A long, long time ago, on top of a mountain far far away, a scient-alien named Tom Cruise was smoking some opium in the Masterhut. Suddenly he heard the voice of L. Ron Hubbard growling something about Moses, damn him, blah, blah, mountain, list, Tom. Tom saw his opportunity to serve his Lord and jumped at the chance racing out of his house so fast he forgot his underwear. Several years later the league of extraoardinary hermaphrodites stumbled upon the tablet containging the list and reported it to the Queen of England. They were beheaded the next day. The list is now on display in the Museum of Retarded History in Uruguay, right next to Osama Bin Laden's gall bladder.

[edit] Words Of Power

Some of the awesome words are known as "Words of Power", which are used by wizards, ninjae, Bob Dole, The Elders of Zion, and Russian people(they don't actually use a language, they just use "Russian" to cast spells).
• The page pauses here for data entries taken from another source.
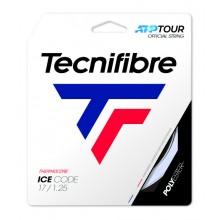 CORDA TECNIFIBRE ICE CODE (12 METRI )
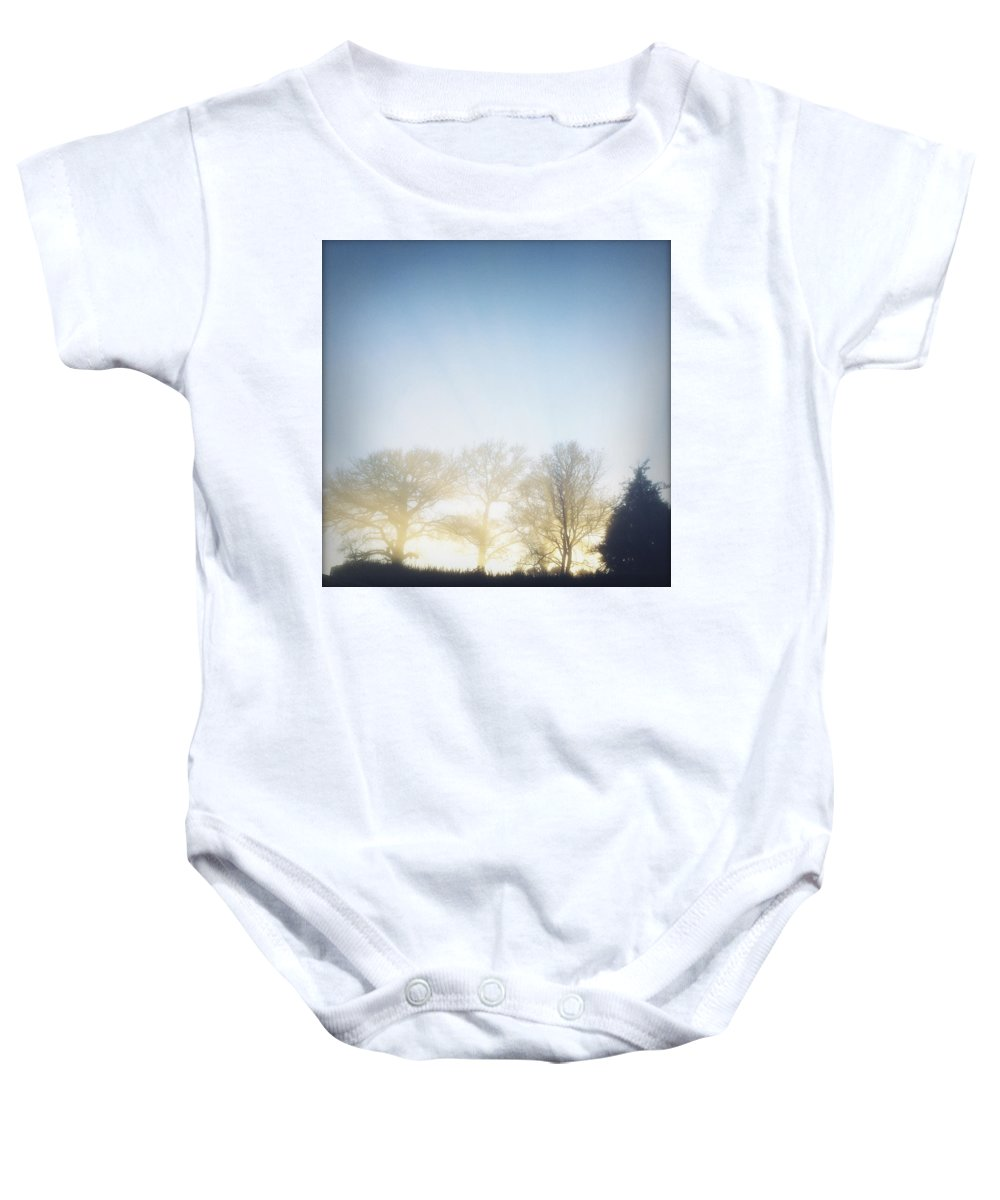 Autumn Baby Onesie featuring the photograph Foggy Morning by Les Cunliffe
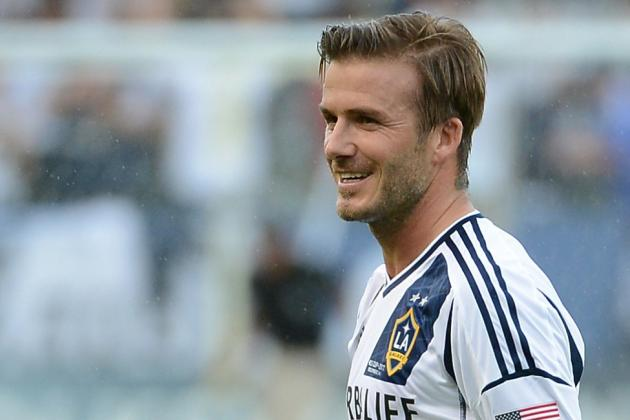 David Beckham Has Offers but in No Rush to Join Club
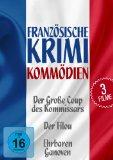 Französische Krimi-Komödien DVD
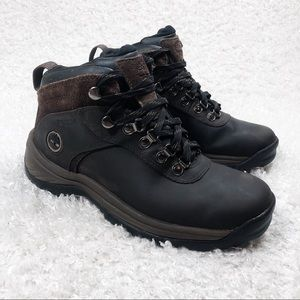 Timberland Brown Waterproof Boots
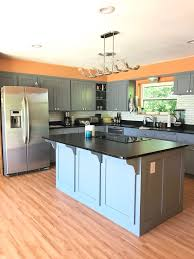 remodeling kitchen ideas pictures kitchen remodeling u0026 design services kitchen remodeling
Some of these secret and mystical words include "Noodle" and "Supercalifragilisticexpialidocious".

[edit] How To Use Words of Power

In general, words of power are used against people, places, or objects, and may or may not require the use of a wand or stick-like object(a slim jim or an umbrella is fine though). To start off, face your person/thing/place. From there, start to think of a feeling related to your objective for the person/place/thing (hate, happiness, sadness, etc). Then, point your stick-like object toward the person/place/thing and shout your word or words. Generally, your shout will be followed by an action that will result in jumping for joy or the consumption of liquor.

There is however an exception to these rules. You may not use a word or words of power on JESUS or GOD. If you actually proceed to do this, your anus will explode in flaming fury, and you will die. Ouch...
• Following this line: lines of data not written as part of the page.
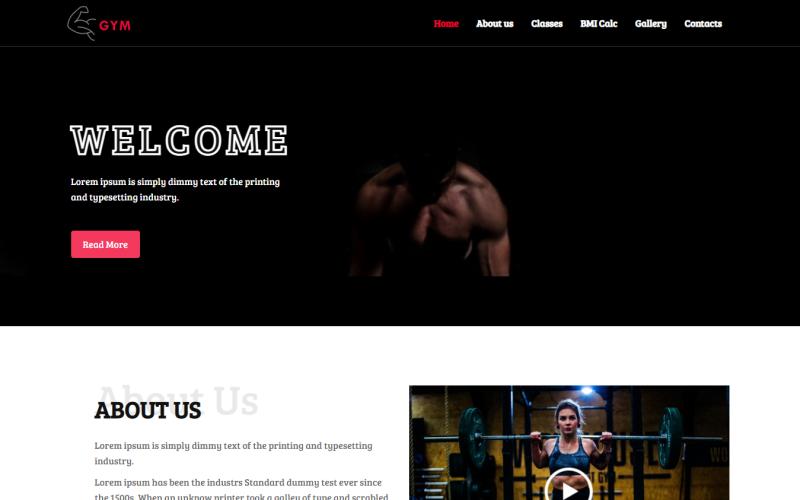 Fitness - Modello di sito Web HTML Bootstrap pulito pronto per l'uso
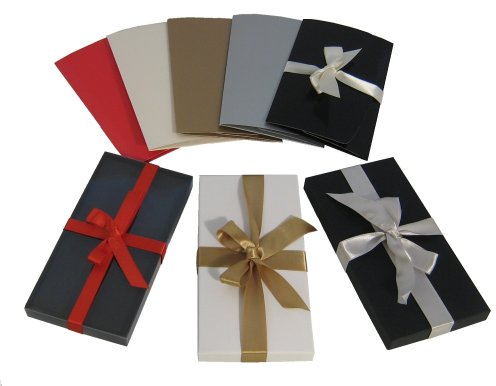 BoxMart's collection of gift voucher boxes and wallets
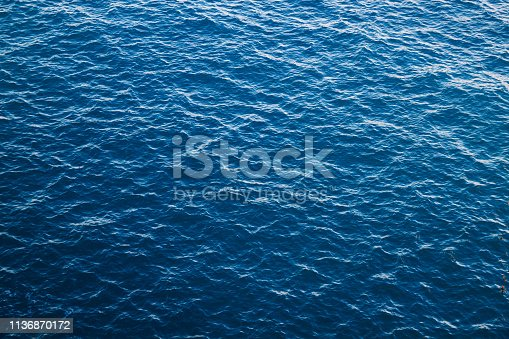 Blue sea with ribbed textured waves, top view. Mediterranean Sea in Italy, copy space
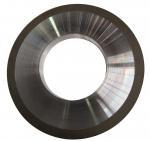 Buy cheap Hole 305mm Diamond Grit Grinding Wheel , Vitrified Diamond Grinding Wheels product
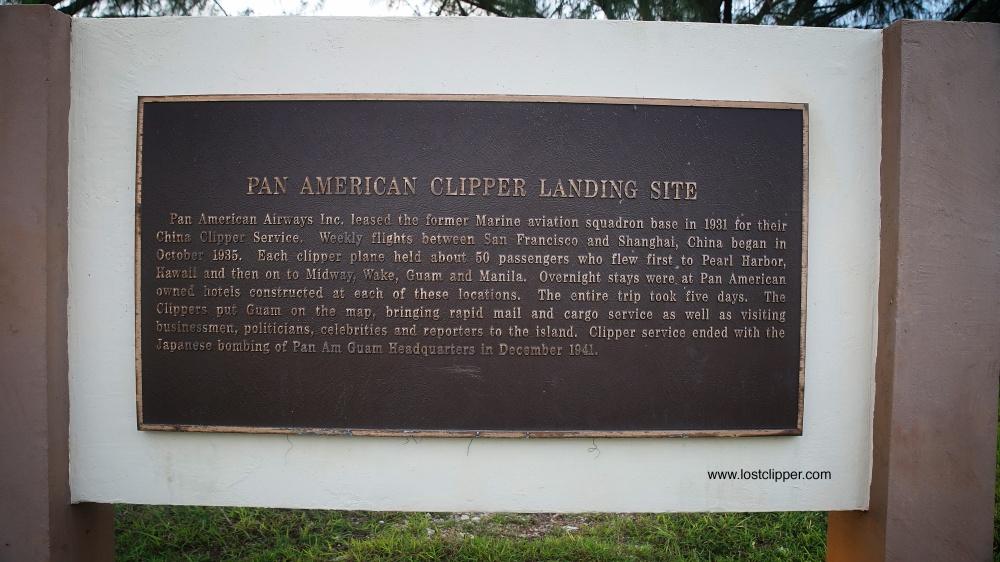 Guam-Clipper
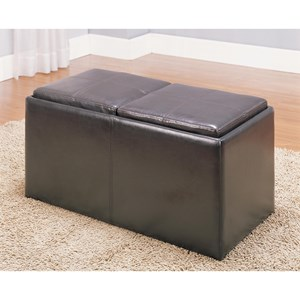 Casual Ottoman with Reversible Trays and Hidden Stools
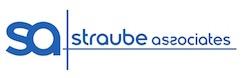 Straube Associates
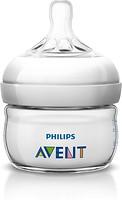 Фото Philips Бутылочка для кормления Avent Natural 60 мл (SCF699/17)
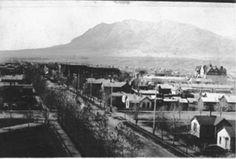 Tejon Street ~ Colorado Springs, Colorado ~ 1880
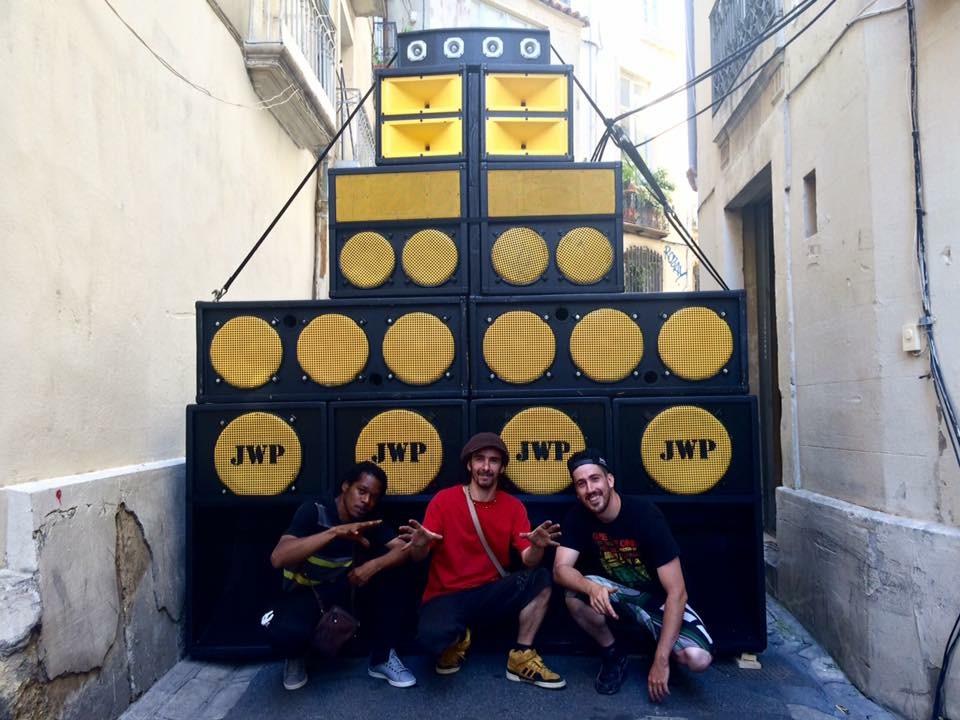 JWP SOUND SYSTEM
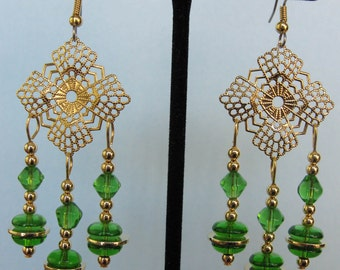 Green Glass Bead Filigree Chandelier Earrings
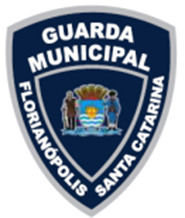 <b>2015 - Concurso da Secretaria Municipal de Administração de Florianópolis - Guarda Municipal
[edit] Historical Uses of Words of Power

In 1824, Norman rockwell was reported to have enslaved a race of "super-rodents" to pillage and destroy to his every whim. The Aztecs were actually defeated by Norman Rockwell on one of his unholy rampages; contrary to popular belief. Later in 1901, when Elmo was still in control of Soviet Russia, he was asassinated by the Teletubbie mafia, who was led by none other than Mario himself. Of course, this was before Mario had fallen in love with Princess Peach, and had vowed to bust a cap in Bowser's scaly ass.
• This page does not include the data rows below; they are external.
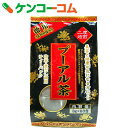 ユウキ製薬 徳用 二度焙煎 プーアル茶 黒 3g×60包[プーアル茶(プーアール茶)]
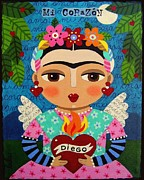 Paiting Metal Prints - Frida Kahlo Angel and Flaming Heart Metal Print by LuLu Mypinkturtle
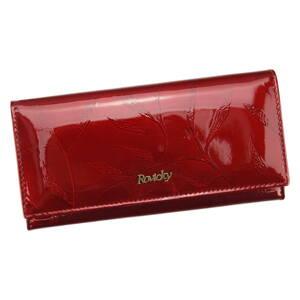24399c6961 Dámske peňaženky - dnes poštovné ZADARMO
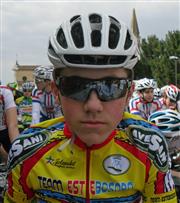Riccardo Verza Cop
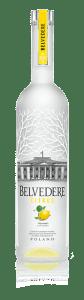 Belvedere Citrus vodka - Copy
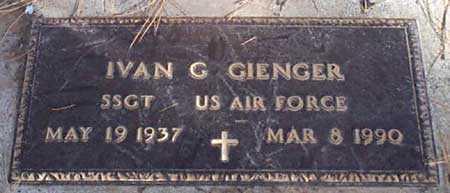 GIENGER (SERV), IVAN G. - Baker County, Oregon | IVAN G. GIENGER (SERV) - Oregon Gravestone Photos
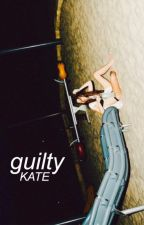guilty ➵ 5sos au by 1-800-CALUM
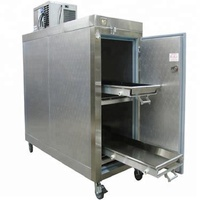 Hot Sale three doors side open 304 or 316 stainless steel cadaver freezer and mortuary refrigerator price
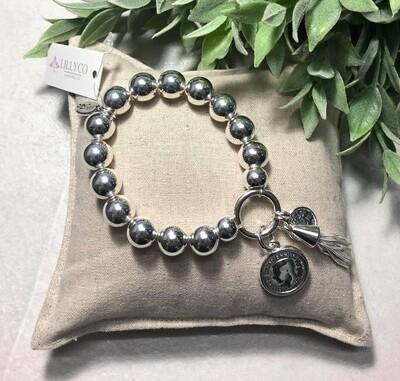 Bracelet L1550BS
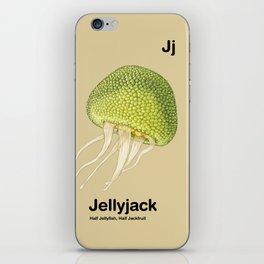 Jj - Jellyjack // Half Jellyfish, Half Jackfruit iPhone Skin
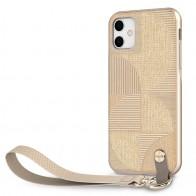 Moshi Altra iPhone 11 Sahara Beige - 1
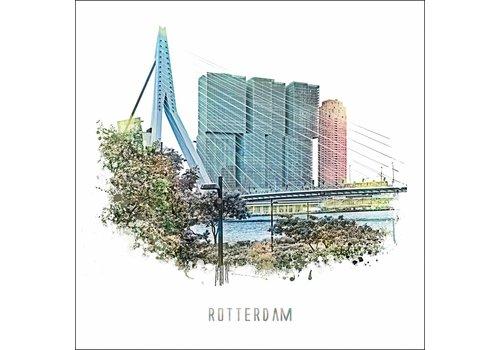 Ben Kleyn Rotterdam poster | Maasboulevard | vintage 30x30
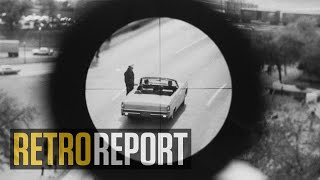 Conspiracy Theories and Fake News from JFK to Pizzagate | Retro Report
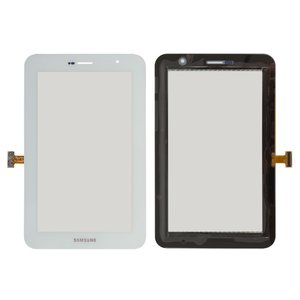Touchscreen for Samsung P6200 Galaxy Tab Plus Tablet, (white)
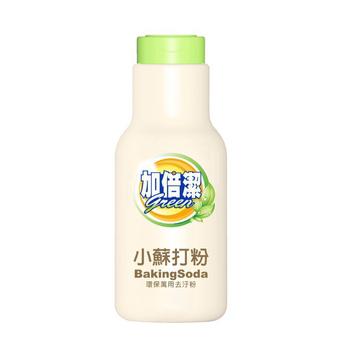 《加倍潔》環保萬用去汙粉(400g/瓶)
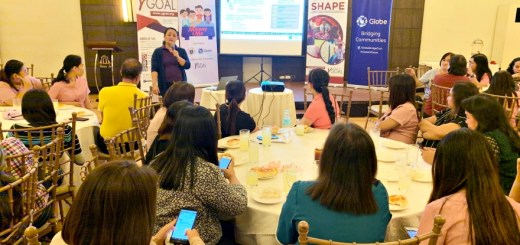 Globe, BPI Foundation partner to promote financial and digital education to schools | Cebu Finest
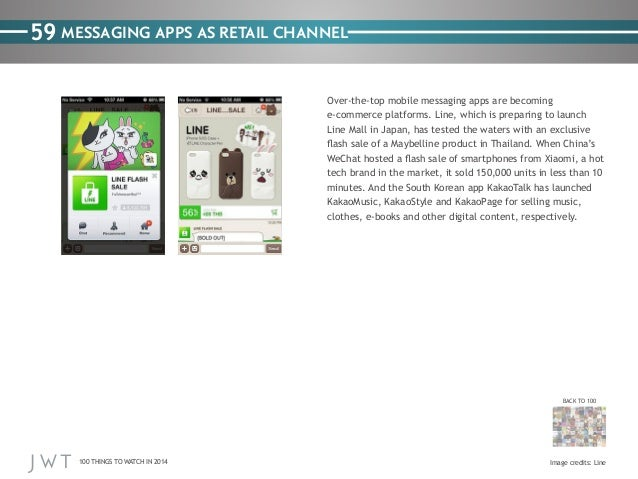 2a0d09dda2 59 MESSAGING APPS AS RETAIL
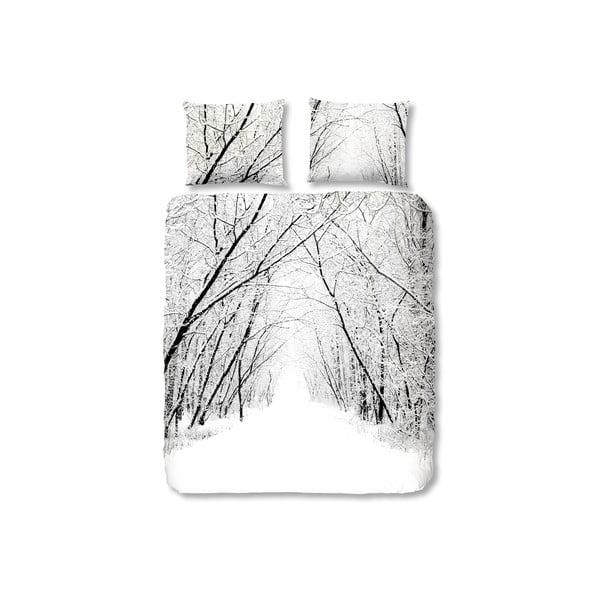 Biała pościel flanelowa Muller Textiel Forest, 200x200 cm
On another note, Godzilla wasn't always a giant lizard bent on world domination and binge drinking with Mothra. He was born as a gecko, but Voldemort used the word of power "Obesify" to change him into what he is today. This however actually made him not only large, but powerful, because of Lord Voldemort's corrupt, power-hungry mind. It has been reported that Voldemort was later processed into a Big Mac while raiding a medieval McDonalds.